- The Washington Times - Thursday, November 5, 2020

White evangelicals labored in the vineyards again for President Trump on Tuesday, casting votes in overwhelming numbers for the Republican president who counts them among his staunchest allies and for pro-life, socially conservative Republican candidates in down-ballot races as well.

But early data from exit polls and turnout reveals a small but potentially fatal slippage from Mr. Trump’s 2016 massive support from Christian evangelicals in key states, even as Democratic rival Joseph R. Biden appeared to be moving closer to a win in both the popular vote and the Electoral College.

Surveys of voters by The Associated Press and National Election Poll found that Mr. Trump thumped his Democratic rival with 76% to 78% of white, born-again Christians casting ballots for the president this year.



But this strong lean would mark a slight decline from the totals in 2016, when an estimated 81% of these voters threw support to Mr. Trump and proved critical to his upset win.

Mr. Trump’s deeply loyal evangelical base has always proved something of a conundrum — a brash, thrice-married New York City billionaire developer and reality TV star tied to a largely non-urban, non-coastal voting bloc that puts a strong premium on personal character. But Mr. Trump delivered again and again for evangelical Christians with his strong pro-life stance, Supreme Court nominees, focus on religious freedom and strong backing for Israel.

With small margins in a few swing states likely to decide the election, some of Mr. Trump’s opponents say the small erosion in evangelical support after 2016 could have played a critical role in the result.

“The counties that moved most in Michigan are counties that are predominantly evangelical,” said Doug Pagitt, executive director of Vote Common Good, a Christian group opposed to Mr. Trump’s reelection.

Mr. Pagitt, a pastor in Minneapolis, told The Washington Times on Thursday that his organization campaigned heavily in and around Grand Rapids, a region he described as “the Silicon Valley of the evangelical sub-culture,” given the prevalence of Christian colleges and publishers.

His group paid for billboards in Kent County highlighting biblical phrases such as “Turn the other cheek” with a silhouette of Jesus, against phrases from Mr. Trump such as “I’d like to punch him in the face,” which candidate Trump said about a protester at a 2016 Las Vegas rally.

Mr. Trump won Michigan’s Kent County with over 48% of the vote in 2016, but his support dropped to 46% this year, according to results on the county’s website. Mr. Biden appears to have gained over 52% of ballots cast, so far.

Mr. Pagitt doesn’t attribute every shift in votes to religious beliefs or reactions to Mr. Trump’s behavior while in office, but he noted that the region voted to send Republican Peter Meijer to Congress to replace the seat vacated by conservative Rep. Justin Amash.

“These people voted for [Mr. Meijer] as a Republican but didn’t vote for Donald Trump,” Mr. Pagitt said.

Sinking the blue wave

Data from exit polling, especially on evangelicals, is far from conclusive. An exit poll by the Faith & Freedom Coalition, a social conservative group, found “self-identified evangelicals” voted at 81% — the same as 2016 — for Mr. Trump.

They note that, aside from the White House race, Republicans did far better than the polls had forecast by holding off a “blue wave” and securing millions of more votes for the Trump-Pence ticket than four years ago.

Data extract:

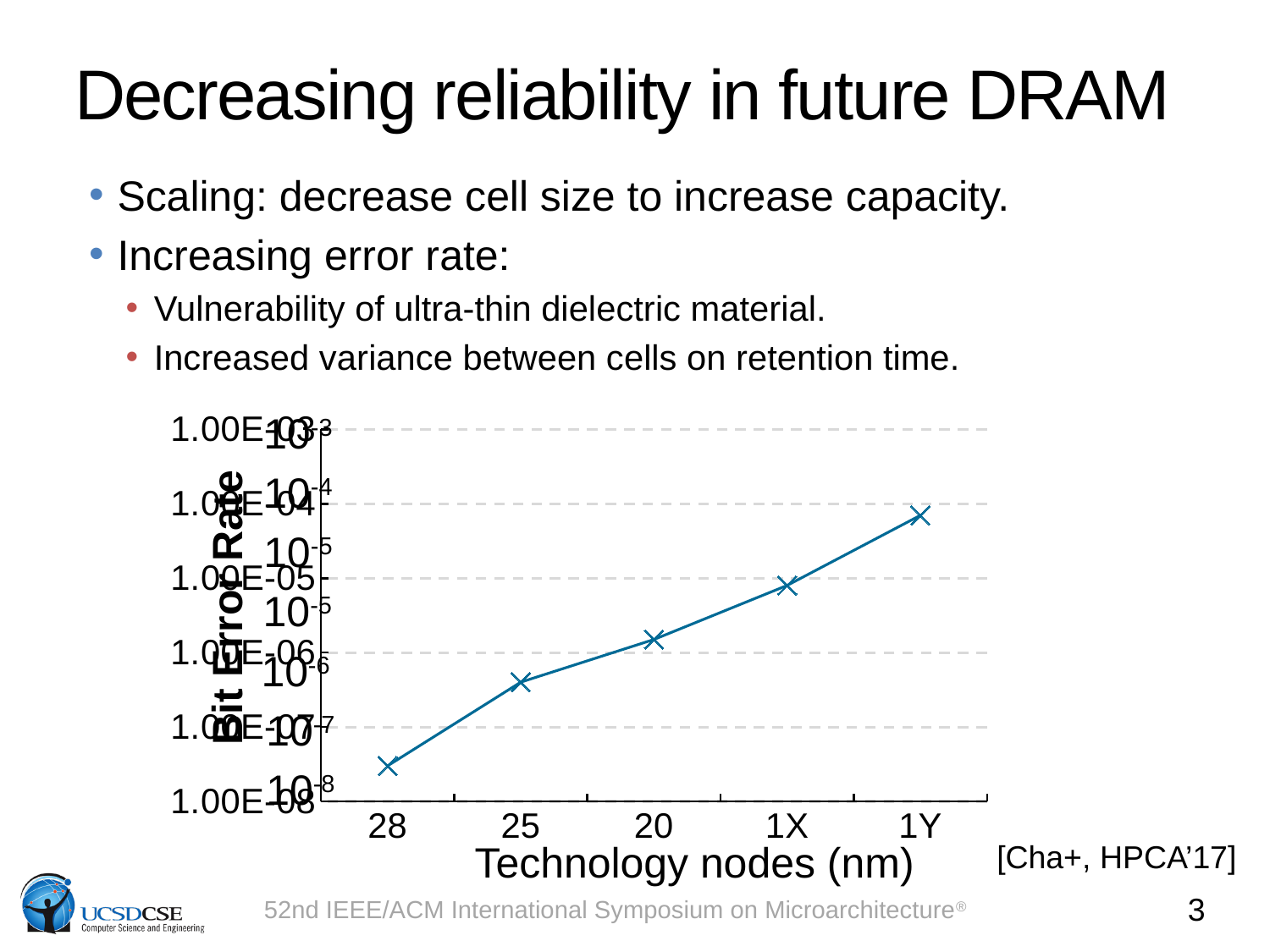
Does the bit error rate rise or fall as the technology nodes go from 28 to 1Y along the x axis? rise What is the title of the y axis of the chart? Bit Error Rate Is the bit error rate for the 1X node greater or less than 1.00E-04? less Which has a higher bit error rate, the 25 nm node or the 20 nm node? 20 Is the bit error rate for the 28 nm node greater or less than 1.00E-07? less What is the title of the x axis of the chart? Technology nodes (nm) Is the bit error rate for the 25 nm node greater or less than 1.00E-06? less Which technology node has the lowest bit error rate? 28 Which technology node has the highest bit error rate? 1Y What kind of chart is shown on the slide? line chart How many technology nodes are plotted on the x axis? 5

Required action 1: The article on evangelical voters names the things Mr. Trump delivered for evangelical Christians. List every one of them.
Required action 2: Write out the passage of the article on evangelical voters between "Mr. Trump won" and "cast, so far.", inclusive.

Exercise response 1:
- His strong pro-life stance
- Supreme Court nominees
- Focus on religious freedom
- Strong backing for Israel

Exercise response 2:
Mr. Trump won Michigan’s Kent County with over 48% of the vote in 2016, but his support dropped to 46% this year, according to results on the county’s website. Mr. Biden appears to have gained over 52% of ballots cast, so far.